Via literature searches, the EMBL researchers linked 298 protein substrates and 89 non-protein substrates with 194 phosphatases, using this data to construct a human phosphatase-substrate network comprising 885 phosphatase-substrate connections.
As Köhn noted, a significant challenge to such work is determining whether or not observed interactions are, in fact, real. "One issue that always comes up in these discussions is whether or not a [proposed] substrate is valid," she said. " There are lots of suggested substrates and with phosphatases it is really difficult to determine yes or no."
To address this question, the researchers established a classification system for the phosphatase-substrate pairings included in DEPOD to give an idea of their confidence in the authenticity of individual interactions.
Interactions verified either by in vitro or in vivo assays in a single laboratory or a UniProt annotation received a score of one – the lowest confidence level. Interactions verified by either in vitro or in vivo assays in multiple laboratories or by both in vivo and in vitro assays in a single laboratory received a score of two. Interactions verified by both in vitro and in vivo assays in multiple laboratories received a score of three.
In vitro data can be particularly problematic in such work due to that fact that observed in vitro protein interactions are no guarantee that the proteins will interact or, indeed, even be localized together in vivo. Köhn acknowledged this difficulty, noting that this was why in vitro-only interactions received the lowest confidence score.
However, she noted, "if we had taken out all of the in vitro data, there would have been much less data" in DEPOD.
Köhn said that she and her colleagues will continue their literature searches to update the database with new phosphatase-substrate data. They also hope that other researchers in the field will add their own observations to the database.
"The hope is that we can make this a community platform for people interested in this area of research," she said.

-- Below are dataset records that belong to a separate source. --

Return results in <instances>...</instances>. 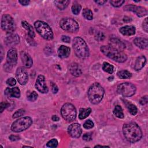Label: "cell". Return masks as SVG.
<instances>
[{
    "instance_id": "obj_40",
    "label": "cell",
    "mask_w": 148,
    "mask_h": 148,
    "mask_svg": "<svg viewBox=\"0 0 148 148\" xmlns=\"http://www.w3.org/2000/svg\"><path fill=\"white\" fill-rule=\"evenodd\" d=\"M95 38L96 40H98V41H101L104 39L105 38V36L103 35V33L101 32H98L95 36Z\"/></svg>"
},
{
    "instance_id": "obj_7",
    "label": "cell",
    "mask_w": 148,
    "mask_h": 148,
    "mask_svg": "<svg viewBox=\"0 0 148 148\" xmlns=\"http://www.w3.org/2000/svg\"><path fill=\"white\" fill-rule=\"evenodd\" d=\"M76 109L73 105L70 103H66L61 109L62 117L68 122L73 121L76 117Z\"/></svg>"
},
{
    "instance_id": "obj_17",
    "label": "cell",
    "mask_w": 148,
    "mask_h": 148,
    "mask_svg": "<svg viewBox=\"0 0 148 148\" xmlns=\"http://www.w3.org/2000/svg\"><path fill=\"white\" fill-rule=\"evenodd\" d=\"M109 46L116 50L122 51L125 48V45L117 38H112L109 40Z\"/></svg>"
},
{
    "instance_id": "obj_11",
    "label": "cell",
    "mask_w": 148,
    "mask_h": 148,
    "mask_svg": "<svg viewBox=\"0 0 148 148\" xmlns=\"http://www.w3.org/2000/svg\"><path fill=\"white\" fill-rule=\"evenodd\" d=\"M6 62L4 64L3 68L4 69L9 72L12 71V68L16 65L17 61V51L15 48H11L9 50L7 57H6Z\"/></svg>"
},
{
    "instance_id": "obj_20",
    "label": "cell",
    "mask_w": 148,
    "mask_h": 148,
    "mask_svg": "<svg viewBox=\"0 0 148 148\" xmlns=\"http://www.w3.org/2000/svg\"><path fill=\"white\" fill-rule=\"evenodd\" d=\"M120 32L124 36H131L135 34V27L133 25H125L119 29Z\"/></svg>"
},
{
    "instance_id": "obj_2",
    "label": "cell",
    "mask_w": 148,
    "mask_h": 148,
    "mask_svg": "<svg viewBox=\"0 0 148 148\" xmlns=\"http://www.w3.org/2000/svg\"><path fill=\"white\" fill-rule=\"evenodd\" d=\"M73 49L76 56L80 58H86L89 56V49L83 39L80 36L75 37L73 40Z\"/></svg>"
},
{
    "instance_id": "obj_34",
    "label": "cell",
    "mask_w": 148,
    "mask_h": 148,
    "mask_svg": "<svg viewBox=\"0 0 148 148\" xmlns=\"http://www.w3.org/2000/svg\"><path fill=\"white\" fill-rule=\"evenodd\" d=\"M38 98V94L35 91L31 92L27 97V99L31 102H34Z\"/></svg>"
},
{
    "instance_id": "obj_53",
    "label": "cell",
    "mask_w": 148,
    "mask_h": 148,
    "mask_svg": "<svg viewBox=\"0 0 148 148\" xmlns=\"http://www.w3.org/2000/svg\"><path fill=\"white\" fill-rule=\"evenodd\" d=\"M109 147V146H101V145H96V146H95L94 147Z\"/></svg>"
},
{
    "instance_id": "obj_39",
    "label": "cell",
    "mask_w": 148,
    "mask_h": 148,
    "mask_svg": "<svg viewBox=\"0 0 148 148\" xmlns=\"http://www.w3.org/2000/svg\"><path fill=\"white\" fill-rule=\"evenodd\" d=\"M6 84L10 86H13L16 84V80L13 78V77H10L9 79H8V80L6 82Z\"/></svg>"
},
{
    "instance_id": "obj_27",
    "label": "cell",
    "mask_w": 148,
    "mask_h": 148,
    "mask_svg": "<svg viewBox=\"0 0 148 148\" xmlns=\"http://www.w3.org/2000/svg\"><path fill=\"white\" fill-rule=\"evenodd\" d=\"M54 3L59 9L64 10L67 8L69 3V1H54Z\"/></svg>"
},
{
    "instance_id": "obj_5",
    "label": "cell",
    "mask_w": 148,
    "mask_h": 148,
    "mask_svg": "<svg viewBox=\"0 0 148 148\" xmlns=\"http://www.w3.org/2000/svg\"><path fill=\"white\" fill-rule=\"evenodd\" d=\"M34 26L36 31L43 39L51 40L53 38L52 29L46 23L38 20L35 22Z\"/></svg>"
},
{
    "instance_id": "obj_36",
    "label": "cell",
    "mask_w": 148,
    "mask_h": 148,
    "mask_svg": "<svg viewBox=\"0 0 148 148\" xmlns=\"http://www.w3.org/2000/svg\"><path fill=\"white\" fill-rule=\"evenodd\" d=\"M24 113H25V110L23 109H20L14 112V113L13 114V118H17V117H21Z\"/></svg>"
},
{
    "instance_id": "obj_29",
    "label": "cell",
    "mask_w": 148,
    "mask_h": 148,
    "mask_svg": "<svg viewBox=\"0 0 148 148\" xmlns=\"http://www.w3.org/2000/svg\"><path fill=\"white\" fill-rule=\"evenodd\" d=\"M113 113L119 119H123L124 118V113L123 109L119 105H116L113 110Z\"/></svg>"
},
{
    "instance_id": "obj_26",
    "label": "cell",
    "mask_w": 148,
    "mask_h": 148,
    "mask_svg": "<svg viewBox=\"0 0 148 148\" xmlns=\"http://www.w3.org/2000/svg\"><path fill=\"white\" fill-rule=\"evenodd\" d=\"M91 112V109L90 108L84 109V108H82L80 110L79 112V118L80 120L84 119L87 117H88L90 114Z\"/></svg>"
},
{
    "instance_id": "obj_35",
    "label": "cell",
    "mask_w": 148,
    "mask_h": 148,
    "mask_svg": "<svg viewBox=\"0 0 148 148\" xmlns=\"http://www.w3.org/2000/svg\"><path fill=\"white\" fill-rule=\"evenodd\" d=\"M58 141L56 139H52L49 140L47 143L46 146L49 147H56L58 145Z\"/></svg>"
},
{
    "instance_id": "obj_37",
    "label": "cell",
    "mask_w": 148,
    "mask_h": 148,
    "mask_svg": "<svg viewBox=\"0 0 148 148\" xmlns=\"http://www.w3.org/2000/svg\"><path fill=\"white\" fill-rule=\"evenodd\" d=\"M94 127V123L91 120H86L83 124V127L86 129H90Z\"/></svg>"
},
{
    "instance_id": "obj_48",
    "label": "cell",
    "mask_w": 148,
    "mask_h": 148,
    "mask_svg": "<svg viewBox=\"0 0 148 148\" xmlns=\"http://www.w3.org/2000/svg\"><path fill=\"white\" fill-rule=\"evenodd\" d=\"M18 2L20 3H21L22 5L23 6H26L28 5L29 3V1H27V0H23V1H18Z\"/></svg>"
},
{
    "instance_id": "obj_41",
    "label": "cell",
    "mask_w": 148,
    "mask_h": 148,
    "mask_svg": "<svg viewBox=\"0 0 148 148\" xmlns=\"http://www.w3.org/2000/svg\"><path fill=\"white\" fill-rule=\"evenodd\" d=\"M10 104L6 102H2L0 104V111L2 113L5 109L8 108Z\"/></svg>"
},
{
    "instance_id": "obj_8",
    "label": "cell",
    "mask_w": 148,
    "mask_h": 148,
    "mask_svg": "<svg viewBox=\"0 0 148 148\" xmlns=\"http://www.w3.org/2000/svg\"><path fill=\"white\" fill-rule=\"evenodd\" d=\"M60 25L63 30L71 33L77 32L79 29L77 23L74 19L70 17L62 18L60 21Z\"/></svg>"
},
{
    "instance_id": "obj_46",
    "label": "cell",
    "mask_w": 148,
    "mask_h": 148,
    "mask_svg": "<svg viewBox=\"0 0 148 148\" xmlns=\"http://www.w3.org/2000/svg\"><path fill=\"white\" fill-rule=\"evenodd\" d=\"M9 139L12 140V141H16L17 140L20 139V137L18 136H16V135H10L9 136Z\"/></svg>"
},
{
    "instance_id": "obj_21",
    "label": "cell",
    "mask_w": 148,
    "mask_h": 148,
    "mask_svg": "<svg viewBox=\"0 0 148 148\" xmlns=\"http://www.w3.org/2000/svg\"><path fill=\"white\" fill-rule=\"evenodd\" d=\"M134 43L138 47H139L141 49H147L148 40L146 38H136L134 40Z\"/></svg>"
},
{
    "instance_id": "obj_23",
    "label": "cell",
    "mask_w": 148,
    "mask_h": 148,
    "mask_svg": "<svg viewBox=\"0 0 148 148\" xmlns=\"http://www.w3.org/2000/svg\"><path fill=\"white\" fill-rule=\"evenodd\" d=\"M69 70L71 73L76 77L80 76L82 75V71L79 68L78 64L76 63H72L69 66Z\"/></svg>"
},
{
    "instance_id": "obj_3",
    "label": "cell",
    "mask_w": 148,
    "mask_h": 148,
    "mask_svg": "<svg viewBox=\"0 0 148 148\" xmlns=\"http://www.w3.org/2000/svg\"><path fill=\"white\" fill-rule=\"evenodd\" d=\"M87 94L91 103L98 104L103 99L104 89L99 83H94L89 87Z\"/></svg>"
},
{
    "instance_id": "obj_30",
    "label": "cell",
    "mask_w": 148,
    "mask_h": 148,
    "mask_svg": "<svg viewBox=\"0 0 148 148\" xmlns=\"http://www.w3.org/2000/svg\"><path fill=\"white\" fill-rule=\"evenodd\" d=\"M102 69L110 74H112L114 72V66L108 62H104L102 65Z\"/></svg>"
},
{
    "instance_id": "obj_4",
    "label": "cell",
    "mask_w": 148,
    "mask_h": 148,
    "mask_svg": "<svg viewBox=\"0 0 148 148\" xmlns=\"http://www.w3.org/2000/svg\"><path fill=\"white\" fill-rule=\"evenodd\" d=\"M100 49L104 55L116 62H124L127 59V56L124 52L113 49L109 46H102Z\"/></svg>"
},
{
    "instance_id": "obj_15",
    "label": "cell",
    "mask_w": 148,
    "mask_h": 148,
    "mask_svg": "<svg viewBox=\"0 0 148 148\" xmlns=\"http://www.w3.org/2000/svg\"><path fill=\"white\" fill-rule=\"evenodd\" d=\"M36 88L42 93H47L49 91L47 86L45 82V78L44 76L40 75L38 76L35 83Z\"/></svg>"
},
{
    "instance_id": "obj_43",
    "label": "cell",
    "mask_w": 148,
    "mask_h": 148,
    "mask_svg": "<svg viewBox=\"0 0 148 148\" xmlns=\"http://www.w3.org/2000/svg\"><path fill=\"white\" fill-rule=\"evenodd\" d=\"M148 102V98H147V96L145 95L143 97L141 98V99L139 101V103L142 105H144L145 104H146Z\"/></svg>"
},
{
    "instance_id": "obj_10",
    "label": "cell",
    "mask_w": 148,
    "mask_h": 148,
    "mask_svg": "<svg viewBox=\"0 0 148 148\" xmlns=\"http://www.w3.org/2000/svg\"><path fill=\"white\" fill-rule=\"evenodd\" d=\"M117 91L119 94L123 97H131L136 92V87L131 83L125 82L120 84L117 86Z\"/></svg>"
},
{
    "instance_id": "obj_38",
    "label": "cell",
    "mask_w": 148,
    "mask_h": 148,
    "mask_svg": "<svg viewBox=\"0 0 148 148\" xmlns=\"http://www.w3.org/2000/svg\"><path fill=\"white\" fill-rule=\"evenodd\" d=\"M124 1L123 0H119V1H110V4L114 6V7H120L123 5V3L124 2Z\"/></svg>"
},
{
    "instance_id": "obj_18",
    "label": "cell",
    "mask_w": 148,
    "mask_h": 148,
    "mask_svg": "<svg viewBox=\"0 0 148 148\" xmlns=\"http://www.w3.org/2000/svg\"><path fill=\"white\" fill-rule=\"evenodd\" d=\"M20 38L17 34H9V35H8L5 39V42L6 45L9 46H13L19 43Z\"/></svg>"
},
{
    "instance_id": "obj_28",
    "label": "cell",
    "mask_w": 148,
    "mask_h": 148,
    "mask_svg": "<svg viewBox=\"0 0 148 148\" xmlns=\"http://www.w3.org/2000/svg\"><path fill=\"white\" fill-rule=\"evenodd\" d=\"M124 103H125V105H126V107L128 109V112L133 116L135 115L136 113H137V112H138V109H137V108L136 107L135 105H134V104L128 102V101H126V102H124Z\"/></svg>"
},
{
    "instance_id": "obj_52",
    "label": "cell",
    "mask_w": 148,
    "mask_h": 148,
    "mask_svg": "<svg viewBox=\"0 0 148 148\" xmlns=\"http://www.w3.org/2000/svg\"><path fill=\"white\" fill-rule=\"evenodd\" d=\"M1 61H2V57H3V54H2V52H3V49H2V46H1Z\"/></svg>"
},
{
    "instance_id": "obj_1",
    "label": "cell",
    "mask_w": 148,
    "mask_h": 148,
    "mask_svg": "<svg viewBox=\"0 0 148 148\" xmlns=\"http://www.w3.org/2000/svg\"><path fill=\"white\" fill-rule=\"evenodd\" d=\"M123 132L125 138L131 143L139 141L142 136V130L135 123L124 124L123 127Z\"/></svg>"
},
{
    "instance_id": "obj_47",
    "label": "cell",
    "mask_w": 148,
    "mask_h": 148,
    "mask_svg": "<svg viewBox=\"0 0 148 148\" xmlns=\"http://www.w3.org/2000/svg\"><path fill=\"white\" fill-rule=\"evenodd\" d=\"M52 91H53V92L54 94H56V93L58 92V87L57 86L56 84H53Z\"/></svg>"
},
{
    "instance_id": "obj_51",
    "label": "cell",
    "mask_w": 148,
    "mask_h": 148,
    "mask_svg": "<svg viewBox=\"0 0 148 148\" xmlns=\"http://www.w3.org/2000/svg\"><path fill=\"white\" fill-rule=\"evenodd\" d=\"M123 21L124 22H129V21H131V19L128 17H124V19H123Z\"/></svg>"
},
{
    "instance_id": "obj_24",
    "label": "cell",
    "mask_w": 148,
    "mask_h": 148,
    "mask_svg": "<svg viewBox=\"0 0 148 148\" xmlns=\"http://www.w3.org/2000/svg\"><path fill=\"white\" fill-rule=\"evenodd\" d=\"M146 62V57L144 56H140L138 57L135 61V69L136 71H139L145 65V63Z\"/></svg>"
},
{
    "instance_id": "obj_16",
    "label": "cell",
    "mask_w": 148,
    "mask_h": 148,
    "mask_svg": "<svg viewBox=\"0 0 148 148\" xmlns=\"http://www.w3.org/2000/svg\"><path fill=\"white\" fill-rule=\"evenodd\" d=\"M20 57L24 67L27 68H29L32 66L33 61L29 54L24 51H22L20 53Z\"/></svg>"
},
{
    "instance_id": "obj_45",
    "label": "cell",
    "mask_w": 148,
    "mask_h": 148,
    "mask_svg": "<svg viewBox=\"0 0 148 148\" xmlns=\"http://www.w3.org/2000/svg\"><path fill=\"white\" fill-rule=\"evenodd\" d=\"M61 40L62 42H65V43H69L71 40L70 38L68 36L66 35H62V38H61Z\"/></svg>"
},
{
    "instance_id": "obj_13",
    "label": "cell",
    "mask_w": 148,
    "mask_h": 148,
    "mask_svg": "<svg viewBox=\"0 0 148 148\" xmlns=\"http://www.w3.org/2000/svg\"><path fill=\"white\" fill-rule=\"evenodd\" d=\"M16 76L18 82L21 85H25L28 80L27 71L23 67H19L16 72Z\"/></svg>"
},
{
    "instance_id": "obj_44",
    "label": "cell",
    "mask_w": 148,
    "mask_h": 148,
    "mask_svg": "<svg viewBox=\"0 0 148 148\" xmlns=\"http://www.w3.org/2000/svg\"><path fill=\"white\" fill-rule=\"evenodd\" d=\"M83 139L86 141H90L91 140V135L90 133H86L83 135Z\"/></svg>"
},
{
    "instance_id": "obj_22",
    "label": "cell",
    "mask_w": 148,
    "mask_h": 148,
    "mask_svg": "<svg viewBox=\"0 0 148 148\" xmlns=\"http://www.w3.org/2000/svg\"><path fill=\"white\" fill-rule=\"evenodd\" d=\"M58 54L61 58H67L70 54L69 47L64 45H61L58 49Z\"/></svg>"
},
{
    "instance_id": "obj_14",
    "label": "cell",
    "mask_w": 148,
    "mask_h": 148,
    "mask_svg": "<svg viewBox=\"0 0 148 148\" xmlns=\"http://www.w3.org/2000/svg\"><path fill=\"white\" fill-rule=\"evenodd\" d=\"M68 132L72 138H79L82 132L80 125L78 123H74L70 125L68 128Z\"/></svg>"
},
{
    "instance_id": "obj_50",
    "label": "cell",
    "mask_w": 148,
    "mask_h": 148,
    "mask_svg": "<svg viewBox=\"0 0 148 148\" xmlns=\"http://www.w3.org/2000/svg\"><path fill=\"white\" fill-rule=\"evenodd\" d=\"M52 120L54 121H58V120H59V117L57 116H56V115H53V116H52Z\"/></svg>"
},
{
    "instance_id": "obj_32",
    "label": "cell",
    "mask_w": 148,
    "mask_h": 148,
    "mask_svg": "<svg viewBox=\"0 0 148 148\" xmlns=\"http://www.w3.org/2000/svg\"><path fill=\"white\" fill-rule=\"evenodd\" d=\"M83 16L84 17L88 20H91L93 18V14L92 11L87 8L84 9L83 11Z\"/></svg>"
},
{
    "instance_id": "obj_19",
    "label": "cell",
    "mask_w": 148,
    "mask_h": 148,
    "mask_svg": "<svg viewBox=\"0 0 148 148\" xmlns=\"http://www.w3.org/2000/svg\"><path fill=\"white\" fill-rule=\"evenodd\" d=\"M5 94L9 98H20V90L18 87L14 88H6L5 90Z\"/></svg>"
},
{
    "instance_id": "obj_42",
    "label": "cell",
    "mask_w": 148,
    "mask_h": 148,
    "mask_svg": "<svg viewBox=\"0 0 148 148\" xmlns=\"http://www.w3.org/2000/svg\"><path fill=\"white\" fill-rule=\"evenodd\" d=\"M147 18H145V20L143 21V24H142V27H143V30L147 33L148 32V25H147Z\"/></svg>"
},
{
    "instance_id": "obj_33",
    "label": "cell",
    "mask_w": 148,
    "mask_h": 148,
    "mask_svg": "<svg viewBox=\"0 0 148 148\" xmlns=\"http://www.w3.org/2000/svg\"><path fill=\"white\" fill-rule=\"evenodd\" d=\"M81 8H82V6L80 4L75 2L73 4L72 6V13L75 14V15H77L79 13V12H80V10H81Z\"/></svg>"
},
{
    "instance_id": "obj_9",
    "label": "cell",
    "mask_w": 148,
    "mask_h": 148,
    "mask_svg": "<svg viewBox=\"0 0 148 148\" xmlns=\"http://www.w3.org/2000/svg\"><path fill=\"white\" fill-rule=\"evenodd\" d=\"M1 25L2 30L8 34H12L16 29L14 21L9 14H3L2 16Z\"/></svg>"
},
{
    "instance_id": "obj_49",
    "label": "cell",
    "mask_w": 148,
    "mask_h": 148,
    "mask_svg": "<svg viewBox=\"0 0 148 148\" xmlns=\"http://www.w3.org/2000/svg\"><path fill=\"white\" fill-rule=\"evenodd\" d=\"M95 2H96L97 3L101 5H103L106 2V1H104V0H101V1H95Z\"/></svg>"
},
{
    "instance_id": "obj_31",
    "label": "cell",
    "mask_w": 148,
    "mask_h": 148,
    "mask_svg": "<svg viewBox=\"0 0 148 148\" xmlns=\"http://www.w3.org/2000/svg\"><path fill=\"white\" fill-rule=\"evenodd\" d=\"M117 76L119 78L125 79H129L132 76L131 73L127 70H122L117 73Z\"/></svg>"
},
{
    "instance_id": "obj_25",
    "label": "cell",
    "mask_w": 148,
    "mask_h": 148,
    "mask_svg": "<svg viewBox=\"0 0 148 148\" xmlns=\"http://www.w3.org/2000/svg\"><path fill=\"white\" fill-rule=\"evenodd\" d=\"M21 25L27 31H28L29 36L31 38H34L35 37V32L34 31V29L32 28V27L25 21H22L21 22Z\"/></svg>"
},
{
    "instance_id": "obj_12",
    "label": "cell",
    "mask_w": 148,
    "mask_h": 148,
    "mask_svg": "<svg viewBox=\"0 0 148 148\" xmlns=\"http://www.w3.org/2000/svg\"><path fill=\"white\" fill-rule=\"evenodd\" d=\"M124 10L131 11L134 12L138 17H143L147 14V10L142 6H138L132 4L126 5L124 7Z\"/></svg>"
},
{
    "instance_id": "obj_6",
    "label": "cell",
    "mask_w": 148,
    "mask_h": 148,
    "mask_svg": "<svg viewBox=\"0 0 148 148\" xmlns=\"http://www.w3.org/2000/svg\"><path fill=\"white\" fill-rule=\"evenodd\" d=\"M32 124L30 117H23L14 121L11 126V130L14 132H20L29 128Z\"/></svg>"
}]
</instances>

She added that outside researchers might use the information in DEPOD for additional computational projects – for instance, predicting potential phosphatase substrates based on existing phosphatase-substrate data.
However, given the wide range of substrates for some phosphatases, such a project would likely prove significantly more challenging than similar efforts to predict kinase substrates from existing data, Köhn said.
"I think that for specialist phosphatases it might be possible to develop [predictive] computational methods based on relatively few parameters such as sequence specificity," she said. "But in general this is far more complex for phosphatases than for kinases, and I think that a computational prediction program would need to include other parameters like cellular localization and such."
That said, "now that the data is correlated, people who want to try to develop these kinds of methods can download it and use it for such purposes," she added.
Köhn's own work focuses on developing substrate-based inhibitors of phosphatases, which, she noted, was her inspiration for the DEPOD project.
"We would like to take [phosphatase] substrates and modify them to make them inhibitors, and for that reason we are very interested in compiling all the substrates," she said. "So, for us, this has been very useful."